Xavier Siméon en MotoGP avec Classic 21

La saison prochaine notre compatriote sera au guidon d'une Ducati du Team Reale Avintia Racing. La Belgique comptera un représentant en catégorie reine. Une première depuis Didier de Radiguès en 1991. 

Marc Ysaye l'a rencontré pour récolter ses impressions. 

 

Dominique Dricot a interviewé Freddy Tacheny qui nous parle de l'évolution de son poulain. 

Xavier Siméon remplacera le Français Loris Baz, actuellement 15ème du championnat du monde avec 39 points, au sein de l'écurie espagnole. Il épaulera Tito Rabat.

A 28 ans, le Bruxellois possède déjà une belle expérience. Il a décroché le titre européen en Superstock 600 en 2006. Trois ans plus tard, il est sacré en FIM Superstock 1000 ... déjà avec Ducati. Siméon poursuit sa carrière en Moto2. En sept saisons, il récolte une victoire (Allemagne 2015), quatre podiums et deux poles positions.

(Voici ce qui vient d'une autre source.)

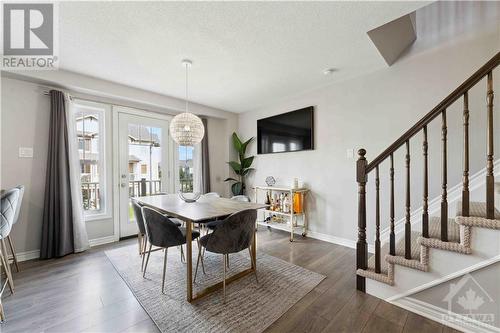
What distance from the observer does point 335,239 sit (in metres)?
3.18

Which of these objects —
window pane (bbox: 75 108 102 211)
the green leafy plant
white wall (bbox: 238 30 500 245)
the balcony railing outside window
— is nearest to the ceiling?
white wall (bbox: 238 30 500 245)

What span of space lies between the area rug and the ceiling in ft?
7.73

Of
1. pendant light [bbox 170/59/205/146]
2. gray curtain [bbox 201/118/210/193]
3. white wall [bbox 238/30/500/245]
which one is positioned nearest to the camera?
white wall [bbox 238/30/500/245]

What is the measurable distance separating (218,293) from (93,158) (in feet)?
9.15

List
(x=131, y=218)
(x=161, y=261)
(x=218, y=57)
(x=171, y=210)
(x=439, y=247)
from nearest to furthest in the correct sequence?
1. (x=439, y=247)
2. (x=171, y=210)
3. (x=218, y=57)
4. (x=161, y=261)
5. (x=131, y=218)

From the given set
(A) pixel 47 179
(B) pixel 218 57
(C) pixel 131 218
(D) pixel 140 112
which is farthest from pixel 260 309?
(D) pixel 140 112

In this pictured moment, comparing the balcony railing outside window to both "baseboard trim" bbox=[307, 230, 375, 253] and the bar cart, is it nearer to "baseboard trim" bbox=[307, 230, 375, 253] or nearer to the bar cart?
the bar cart

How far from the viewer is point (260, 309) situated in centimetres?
170

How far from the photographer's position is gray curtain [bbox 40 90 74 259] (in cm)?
265

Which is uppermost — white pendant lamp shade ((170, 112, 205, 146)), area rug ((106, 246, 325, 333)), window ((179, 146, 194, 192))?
white pendant lamp shade ((170, 112, 205, 146))

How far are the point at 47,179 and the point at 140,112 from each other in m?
1.58

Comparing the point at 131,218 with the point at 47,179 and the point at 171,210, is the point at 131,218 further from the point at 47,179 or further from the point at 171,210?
the point at 171,210

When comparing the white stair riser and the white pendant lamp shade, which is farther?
the white pendant lamp shade

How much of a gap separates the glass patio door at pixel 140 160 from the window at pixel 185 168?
255 mm
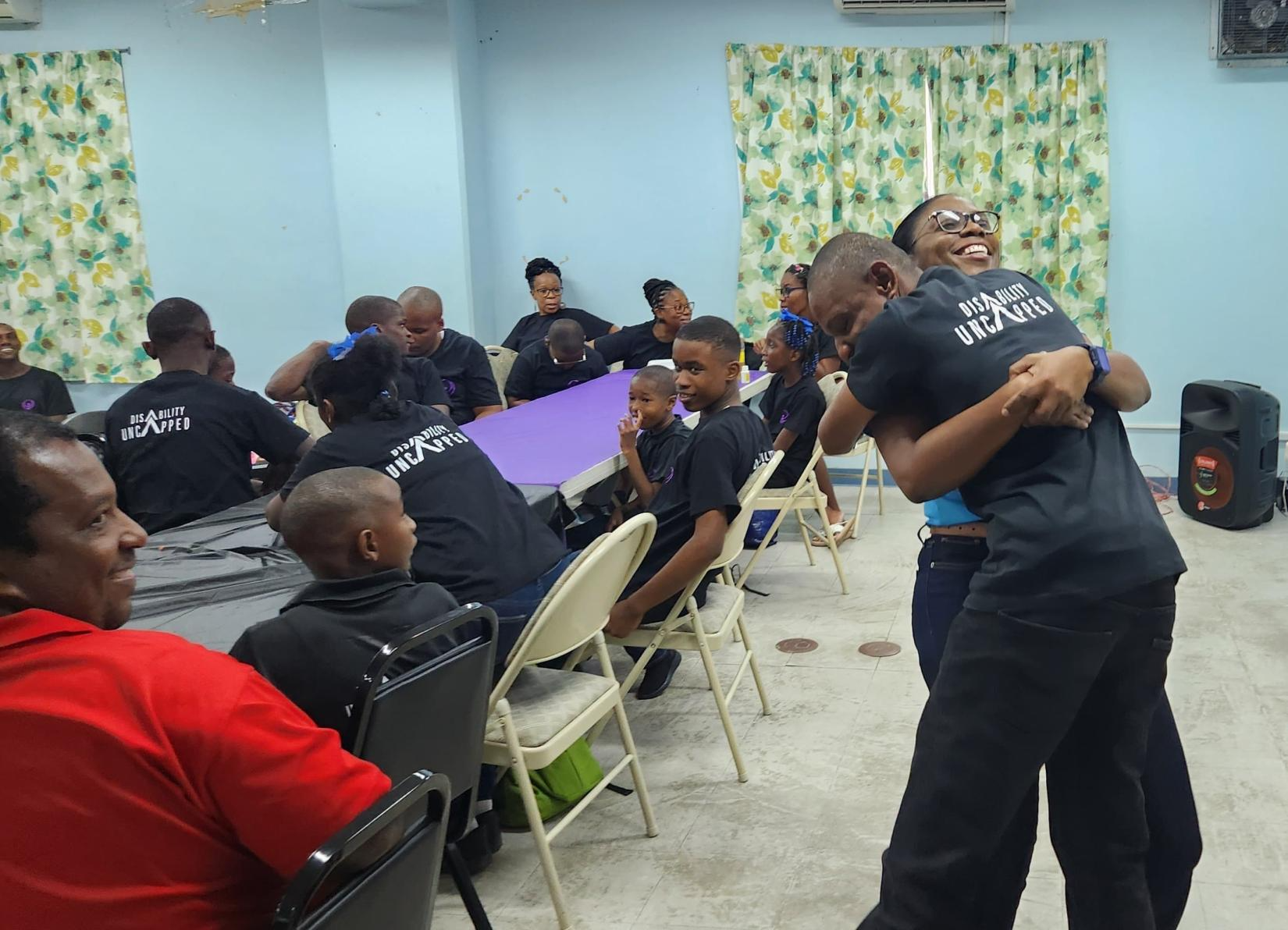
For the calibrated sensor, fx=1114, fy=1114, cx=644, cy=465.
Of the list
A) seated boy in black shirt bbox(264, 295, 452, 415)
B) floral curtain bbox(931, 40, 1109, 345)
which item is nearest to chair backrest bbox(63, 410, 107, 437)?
seated boy in black shirt bbox(264, 295, 452, 415)

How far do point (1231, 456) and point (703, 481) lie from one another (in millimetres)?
3498

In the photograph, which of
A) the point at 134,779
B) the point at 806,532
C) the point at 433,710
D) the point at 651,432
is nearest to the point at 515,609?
the point at 433,710

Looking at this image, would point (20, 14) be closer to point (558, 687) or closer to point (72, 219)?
point (72, 219)

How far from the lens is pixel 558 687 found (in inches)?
96.1

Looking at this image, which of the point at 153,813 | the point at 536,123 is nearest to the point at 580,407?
the point at 536,123

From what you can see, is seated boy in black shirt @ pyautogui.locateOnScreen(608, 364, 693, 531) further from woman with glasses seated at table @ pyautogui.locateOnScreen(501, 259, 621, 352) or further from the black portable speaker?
the black portable speaker

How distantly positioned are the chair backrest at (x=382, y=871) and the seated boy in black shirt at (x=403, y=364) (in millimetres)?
2658

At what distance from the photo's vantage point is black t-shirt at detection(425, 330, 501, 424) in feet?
16.1

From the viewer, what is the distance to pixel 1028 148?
6012 mm

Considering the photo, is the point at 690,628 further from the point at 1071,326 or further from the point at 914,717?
the point at 1071,326

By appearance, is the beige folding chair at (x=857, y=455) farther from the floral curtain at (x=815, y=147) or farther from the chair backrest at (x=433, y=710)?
the chair backrest at (x=433, y=710)

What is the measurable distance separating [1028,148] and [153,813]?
5.98 m

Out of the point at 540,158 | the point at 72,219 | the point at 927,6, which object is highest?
the point at 927,6

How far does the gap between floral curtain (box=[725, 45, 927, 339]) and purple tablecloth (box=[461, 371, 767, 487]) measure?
1822mm
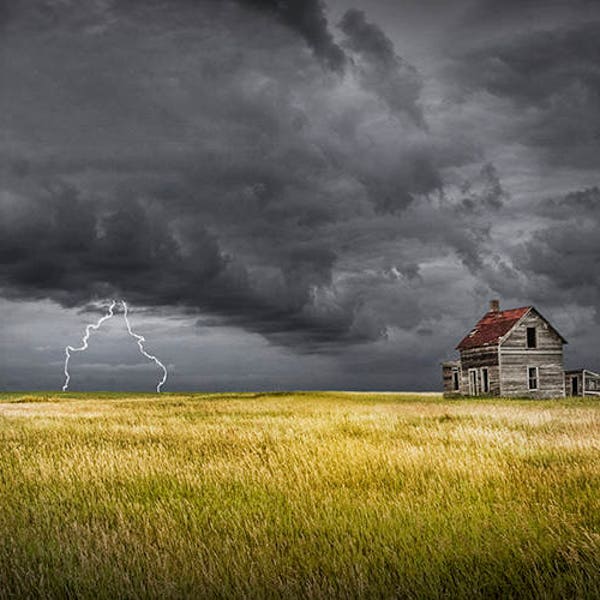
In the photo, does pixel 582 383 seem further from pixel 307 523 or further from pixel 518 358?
pixel 307 523

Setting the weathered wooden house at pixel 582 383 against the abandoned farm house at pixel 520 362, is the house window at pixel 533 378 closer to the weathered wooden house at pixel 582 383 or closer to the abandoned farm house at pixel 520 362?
the abandoned farm house at pixel 520 362

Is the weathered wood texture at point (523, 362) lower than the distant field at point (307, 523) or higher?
higher

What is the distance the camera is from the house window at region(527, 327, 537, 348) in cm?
5575

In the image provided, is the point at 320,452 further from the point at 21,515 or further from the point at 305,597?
the point at 305,597

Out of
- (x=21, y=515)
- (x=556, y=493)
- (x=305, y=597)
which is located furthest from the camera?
(x=556, y=493)

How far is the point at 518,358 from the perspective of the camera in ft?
181

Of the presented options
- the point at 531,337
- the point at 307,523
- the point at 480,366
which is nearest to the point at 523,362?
the point at 531,337

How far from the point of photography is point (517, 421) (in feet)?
67.9

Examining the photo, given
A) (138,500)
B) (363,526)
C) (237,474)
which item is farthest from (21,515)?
(363,526)

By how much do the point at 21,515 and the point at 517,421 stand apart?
1642cm

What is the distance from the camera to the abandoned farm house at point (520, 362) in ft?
179

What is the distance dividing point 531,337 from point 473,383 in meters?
6.24

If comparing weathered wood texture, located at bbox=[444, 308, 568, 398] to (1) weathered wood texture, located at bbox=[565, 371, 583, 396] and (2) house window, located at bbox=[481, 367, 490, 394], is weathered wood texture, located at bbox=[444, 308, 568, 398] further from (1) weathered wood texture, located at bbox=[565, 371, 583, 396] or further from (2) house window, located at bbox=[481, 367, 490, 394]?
(1) weathered wood texture, located at bbox=[565, 371, 583, 396]

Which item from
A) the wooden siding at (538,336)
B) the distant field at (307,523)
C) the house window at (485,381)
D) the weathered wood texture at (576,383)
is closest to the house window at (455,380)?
the house window at (485,381)
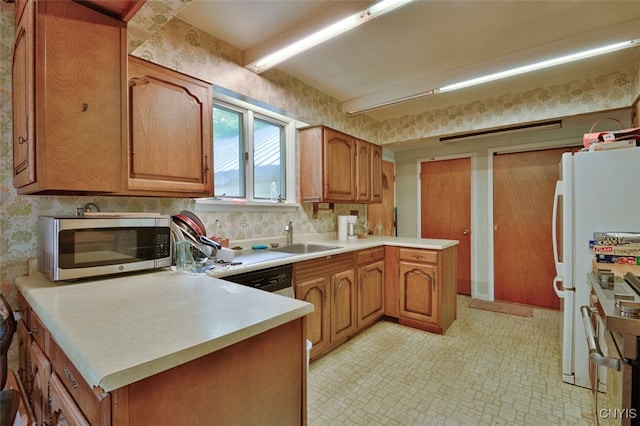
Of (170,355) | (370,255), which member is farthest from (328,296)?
(170,355)

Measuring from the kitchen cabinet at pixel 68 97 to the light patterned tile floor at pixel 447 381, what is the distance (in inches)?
69.8

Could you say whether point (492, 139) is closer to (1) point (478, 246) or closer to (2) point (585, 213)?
(1) point (478, 246)

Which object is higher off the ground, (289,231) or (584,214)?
(584,214)

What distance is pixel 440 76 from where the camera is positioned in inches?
112

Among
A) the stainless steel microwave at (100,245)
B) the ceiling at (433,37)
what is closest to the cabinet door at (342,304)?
the stainless steel microwave at (100,245)

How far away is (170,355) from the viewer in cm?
67

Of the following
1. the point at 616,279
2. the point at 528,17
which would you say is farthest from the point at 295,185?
the point at 616,279

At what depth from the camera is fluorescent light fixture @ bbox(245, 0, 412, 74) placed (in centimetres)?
168

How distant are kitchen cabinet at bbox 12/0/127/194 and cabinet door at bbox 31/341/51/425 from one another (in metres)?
0.65

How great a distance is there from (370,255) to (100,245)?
2.21 metres

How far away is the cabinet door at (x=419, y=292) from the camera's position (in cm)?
289

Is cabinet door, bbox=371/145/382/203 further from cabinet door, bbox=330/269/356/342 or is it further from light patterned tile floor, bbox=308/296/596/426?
light patterned tile floor, bbox=308/296/596/426

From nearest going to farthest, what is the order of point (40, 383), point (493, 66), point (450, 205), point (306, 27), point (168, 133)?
point (40, 383) → point (168, 133) → point (306, 27) → point (493, 66) → point (450, 205)

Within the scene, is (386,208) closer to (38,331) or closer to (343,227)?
(343,227)
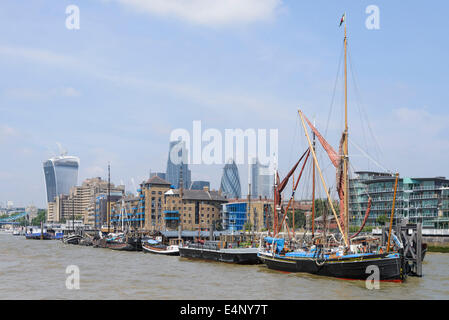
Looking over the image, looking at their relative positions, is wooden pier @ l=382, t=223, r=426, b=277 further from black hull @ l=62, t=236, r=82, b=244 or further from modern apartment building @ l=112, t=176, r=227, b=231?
modern apartment building @ l=112, t=176, r=227, b=231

"C'est une opportunité fantastique et j'ai travaillé dur depuis de nombreuses années pour l'obtenir, a déclaré Siméon sur le site officiel du Team Avintia Racing. Je suis très heureux de réaliser ce rêve, qui me suit depuis l'enfance. Jour après jour, j'ai fait tout ce que je pouvais pour en arriver là".

Contrairement aux années précédentes, Avintia Racing alignera en 2018 deux motos identiques, soit la version actuelle de la Ducati. "J'ai remporté mon titre Superstock avec Ducati et je suis très heureux de retrouver la marque de Bologne avec Reale Avintia Racing. J'ai vraiment hâte de découvrir la Ducati", a poursuivi le pilote bruxellois.

Le patron de l'équipe Avintia, Raúl Romero, est confiant concernant sa nouvelle recrue. "Il est travailleur et il a gagné en Moto2, une catégorie très compétitive et disputée. Après plusieurs saisons dans la catégorie intermédiaire, il arrivera en MotoGP très motivé et avec l'envie de tout apprendre. Je pense qu'il formera une très bonne équipe avec Tito Rabat".

Notre consultant Didier de Radiguès nous explique quelles sont les raisons qui ont poussé Ducati à engager Siméon.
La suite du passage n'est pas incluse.